Document passage:
— begin —

I’d long planned to go up to the Heath on Midsummer Night to frolic under the stars.

Midsummer’s Day was unusual. That’s good: a usual day, these days, involves lying in bed all day wondering when I’m going to tidy up the bedroom enough so I can let the cleaning lady have a go at it without me dying of shame or her resigning in disgust. When you don’t have a lady friend in situ you tend to let things slide a little bit, and your motto changes from “Excelsior!” to “What’s the sodding point?”, only with a more passionate qualifier than “sodding”.

I’d long planned to go up to the Heath on Midsummer Night to frolic under the stars. The last time I had a proper midsummer bacchanalia was when my fellow columnist Mr William Self arranged for a bonfire party on the beach near Sizewell, just round the corner from where he was living at the time. This was all very nice but I’d had to stay up half the night on the evening before, condensing The Tempest into a 15-minute playlet because he wanted us to perform it. (It took a lot longer than I thought it would, but I like to think I turned out a pretty good version.) This time all I was going to do was lie on my back or walk through the woods, with a friend, or rather more than one friend, as I did not want to be mistaken for the kind of person who goes up to Hampstead Heath in the middle of the night for one purpose only. (I am reminded of the wonderful letter in Viz which complained that gay men, going to the Heath for an encounter, could have their spirits uplifted in the knowledge that there was a small but distinct chance they would run into George Michael; whereas there is no public space on earth where a heterosexual man can go in the expectation, however small, that he’ll run into, say, Angelina Jolie.)

— end —

Record set:
— begin —

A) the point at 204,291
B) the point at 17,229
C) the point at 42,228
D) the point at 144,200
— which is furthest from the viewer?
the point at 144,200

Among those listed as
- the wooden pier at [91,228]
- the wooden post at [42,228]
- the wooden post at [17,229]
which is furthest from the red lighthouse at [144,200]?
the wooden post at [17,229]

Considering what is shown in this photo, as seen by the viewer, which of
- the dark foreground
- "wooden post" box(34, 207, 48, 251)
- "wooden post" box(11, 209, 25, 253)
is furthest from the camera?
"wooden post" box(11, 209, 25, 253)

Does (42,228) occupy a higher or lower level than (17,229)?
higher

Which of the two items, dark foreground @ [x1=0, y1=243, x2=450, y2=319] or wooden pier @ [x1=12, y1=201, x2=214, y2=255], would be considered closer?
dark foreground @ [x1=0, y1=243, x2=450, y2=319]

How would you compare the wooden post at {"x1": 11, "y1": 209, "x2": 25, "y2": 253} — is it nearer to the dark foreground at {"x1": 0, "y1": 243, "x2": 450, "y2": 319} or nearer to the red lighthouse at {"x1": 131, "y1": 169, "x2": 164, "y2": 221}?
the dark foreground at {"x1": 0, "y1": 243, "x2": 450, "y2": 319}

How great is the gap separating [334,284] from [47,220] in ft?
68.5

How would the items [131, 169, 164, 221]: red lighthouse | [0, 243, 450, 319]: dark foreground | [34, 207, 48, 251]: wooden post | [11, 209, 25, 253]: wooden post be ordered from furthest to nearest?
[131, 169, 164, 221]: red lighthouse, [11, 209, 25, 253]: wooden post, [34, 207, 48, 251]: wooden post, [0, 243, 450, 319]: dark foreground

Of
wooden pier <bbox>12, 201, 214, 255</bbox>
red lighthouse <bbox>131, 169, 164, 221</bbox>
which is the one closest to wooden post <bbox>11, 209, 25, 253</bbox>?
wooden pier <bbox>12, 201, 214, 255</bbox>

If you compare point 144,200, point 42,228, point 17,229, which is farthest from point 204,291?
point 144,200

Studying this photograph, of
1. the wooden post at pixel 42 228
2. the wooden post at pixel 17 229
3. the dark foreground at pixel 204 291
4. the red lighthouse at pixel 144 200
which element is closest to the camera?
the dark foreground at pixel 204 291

— end —

Exercise set:
a. According to the midsummer column, which play did the writer condense into a 15-minute playlet?
b. Present the records as a numbered list, beginning with the line containing "Among those listed as" and continuing through the last line of the records, and leave out blank lines.

Outputs by task:
a. The Tempest.

b.
1. Among those listed as
2. - the wooden pier at [91,228]
3. - the wooden post at [42,228]
4. - the wooden post at [17,229]
5. which is furthest from the red lighthouse at [144,200]?
6. the wooden post at [17,229]
7. Considering what is shown in this photo, as seen by the viewer, which of
8. - the dark foreground
9. - "wooden post" box(34, 207, 48, 251)
10. - "wooden post" box(11, 209, 25, 253)
11. is furthest from the camera?
12. "wooden post" box(11, 209, 25, 253)
13. Does (42,228) occupy a higher or lower level than (17,229)?
14. higher
15. Which of the two items, dark foreground @ [x1=0, y1=243, x2=450, y2=319] or wooden pier @ [x1=12, y1=201, x2=214, y2=255], would be considered closer?
16. dark foreground @ [x1=0, y1=243, x2=450, y2=319]
17. How would you compare the wooden post at {"x1": 11, "y1": 209, "x2": 25, "y2": 253} — is it nearer to the dark foreground at {"x1": 0, "y1": 243, "x2": 450, "y2": 319} or nearer to the red lighthouse at {"x1": 131, "y1": 169, "x2": 164, "y2": 221}?
18. the dark foreground at {"x1": 0, "y1": 243, "x2": 450, "y2": 319}
19. How great is the gap separating [334,284] from [47,220] in ft?
20. 68.5
21. How would the items [131, 169, 164, 221]: red lighthouse | [0, 243, 450, 319]: dark foreground | [34, 207, 48, 251]: wooden post | [11, 209, 25, 253]: wooden post be ordered from furthest to nearest?
22. [131, 169, 164, 221]: red lighthouse, [11, 209, 25, 253]: wooden post, [34, 207, 48, 251]: wooden post, [0, 243, 450, 319]: dark foreground
23. Of
24. wooden pier <bbox>12, 201, 214, 255</bbox>
25. red lighthouse <bbox>131, 169, 164, 221</bbox>
26. which is the one closest to wooden post <bbox>11, 209, 25, 253</bbox>?
27. wooden pier <bbox>12, 201, 214, 255</bbox>
28. If you compare point 144,200, point 42,228, point 17,229, which is farthest from point 204,291?
29. point 144,200
30. Studying this photograph, of
31. 1. the wooden post at pixel 42 228
32. 2. the wooden post at pixel 17 229
33. 3. the dark foreground at pixel 204 291
34. 4. the red lighthouse at pixel 144 200
35. which element is closest to the camera?
36. the dark foreground at pixel 204 291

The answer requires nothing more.